第63章 LETTER XI(3)
During the next four-and-twenty hours we ran along the edge of the ice,in nearly a due westerly direction,without observing the slightest indication of anything approaching to an opening towards the North.It was weary work,scanning that seemingly interminable barrier,and listening to the melancholy roar of waters on its icy shore.
At last,after having come about 140miles since leaving Bear Island,--the long,white,wave-lashed line suddenly ran down into a low point,and then trended back with a decided inclination to the North.Here,at all events,was an improvement;instead of our continuing to steer W.by S.,or at most W.by N.,the schooner would often lay as high up as N.W.,and even N.W.by N.Evidently the action of the Gulf Stream was beginning to tell,and our spirits rose in proportion.In a few more hours,however,this cheering prospect was interrupted by a fresh line of ice being reported,not only ahead,but as far as the eye could reach on the port bow;so again the schooner's head was put to the westward,and the old story recommenced.And now the flank of the second barrier was turned,and we were able to edge up a few hours to the northward;but only to be again confronted by another line,more interminable,apparently,than the last.But why should I weary you with the detail of our various manoeuvres during the ensuing days?They were too tedious and disheartening at the time,for me to look back upon them with any pleasure.Suffice it to say,that by dint of sailing north whenever the ice would permit us,and sailing west when we could not sail north,we found ourselves on the 2nd of August,in the latitude of the southern extremity of Spitzbergen,though divided from the land by about fifty miles of ice.All this while the weather had been pretty good,foggy and cold enough,but with a fine stiff breeze that rattled us along at a good rate whenever we did get a chance of making any Northing.

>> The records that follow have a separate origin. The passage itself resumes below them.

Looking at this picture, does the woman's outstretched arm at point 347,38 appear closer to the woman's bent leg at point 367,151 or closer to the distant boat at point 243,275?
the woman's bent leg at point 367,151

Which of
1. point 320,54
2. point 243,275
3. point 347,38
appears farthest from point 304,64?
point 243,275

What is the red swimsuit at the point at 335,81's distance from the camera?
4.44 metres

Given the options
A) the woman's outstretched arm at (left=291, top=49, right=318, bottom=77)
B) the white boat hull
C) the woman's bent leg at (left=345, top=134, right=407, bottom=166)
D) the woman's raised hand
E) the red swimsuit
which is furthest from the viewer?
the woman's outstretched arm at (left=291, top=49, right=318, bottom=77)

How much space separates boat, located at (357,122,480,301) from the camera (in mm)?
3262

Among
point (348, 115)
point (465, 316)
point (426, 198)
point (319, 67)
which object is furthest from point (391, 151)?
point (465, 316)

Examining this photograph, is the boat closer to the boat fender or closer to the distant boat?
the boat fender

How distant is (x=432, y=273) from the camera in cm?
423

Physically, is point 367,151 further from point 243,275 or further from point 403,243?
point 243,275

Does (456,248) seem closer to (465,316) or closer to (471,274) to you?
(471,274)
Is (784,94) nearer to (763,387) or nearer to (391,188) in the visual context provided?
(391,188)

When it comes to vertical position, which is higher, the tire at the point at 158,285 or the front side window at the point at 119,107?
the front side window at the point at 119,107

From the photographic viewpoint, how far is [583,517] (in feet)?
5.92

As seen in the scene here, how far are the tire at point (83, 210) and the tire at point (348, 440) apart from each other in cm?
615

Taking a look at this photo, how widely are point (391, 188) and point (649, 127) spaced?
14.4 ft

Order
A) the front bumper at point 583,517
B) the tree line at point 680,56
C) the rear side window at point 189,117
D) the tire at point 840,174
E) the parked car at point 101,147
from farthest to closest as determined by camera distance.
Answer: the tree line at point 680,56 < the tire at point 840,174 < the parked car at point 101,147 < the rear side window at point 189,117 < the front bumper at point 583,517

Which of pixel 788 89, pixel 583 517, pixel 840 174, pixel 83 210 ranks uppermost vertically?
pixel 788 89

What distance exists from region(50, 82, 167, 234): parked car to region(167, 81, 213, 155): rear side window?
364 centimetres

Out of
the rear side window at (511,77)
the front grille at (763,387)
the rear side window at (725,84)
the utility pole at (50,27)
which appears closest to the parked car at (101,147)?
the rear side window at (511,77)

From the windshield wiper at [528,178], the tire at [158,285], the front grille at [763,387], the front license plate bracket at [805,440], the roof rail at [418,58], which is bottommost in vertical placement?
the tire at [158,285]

But lately it had come on to blow very hard,the cold became quite piercing,and what was worse--in every direction round the whole circuit of the horizon,except along its southern segment,--a blaze of iceblink illuminated the sky.A more discouraging spectacle could not have met our eyes.The iceblink is a luminous appearance,reflected on the heavens from the fields of ice that still lie sunk beneath the horizon;it was,therefore on this occasion an unmistakable indication of the encumbered state of the sea in front of us.
I had turned in for a few hours of rest,and release from the monotonous sense of disappointment,and was already lost in a dream of deep bewildering bays of ice,and gulfs whose shifting shores offered to the eye every possible combination of uncomfortable scenery,without possible issue,--when "a voice in my dreaming ear"shouted "LAND!"and I awoke to its reality.I need not tell you in what double quick time I tumbled up the companion,or with what greediness I feasted my eyes on that longed-for view,--the only sight--as I then thought--we were ever destined to enjoy of the mountains of Spitzbergen!
The whole heaven was overcast with a dark mantle of tempestuous clouds,that stretched down in umbrella-like points towards the horizon,leaving a clear space between their edge and the sea,illuminated by the sinister brilliancy of the iceblink.In an easterly direction,this belt of unclouded atmosphere was etherealized to an indescribable transparency,and up into it there gradually grew--above the dingy line of starboard ice--a forest of thin lilac peaks,so faint,so pale,that had it not been for the gem-like distinctness of their outline,one could have deemed them as unsubstantial as the spires of fairy-land.The beautiful vision proved only too transient;in one short half hour mist and cloud had blotted it all out,while a fresh barrier of ice compelled us to turn our backs on the very land we were striving to reach.
Although we were certainly upwards of sixty miles distant from the land when the Spitzbergen hills were first observed,the intervening space seemed infinitely less;but in these high latitudes the eye is constantly liable to be deceived in the estimate it forms of distances.
Often,from some change suddenly taking place in the state of the atmosphere,the land you approach will appear even to RECEDE;and on one occasion,an honest skipper--one of the most valiant and enterprising mariners of his day--actually turned back,because,after sailing for several hours with a fair wind towards the land,and finding himself no nearer to it than at first,he concluded that some loadstone rock beneath the sea must have attracted the keel of his ship,and kept her stationary.
The next five days were spent in a continual struggle with the ice.On referring to our log,I see nothing but a repetition of the same monotonous observations.
"July 31st.--Wind W.by S.--Courses sundry to clear ice.""Ice very thick."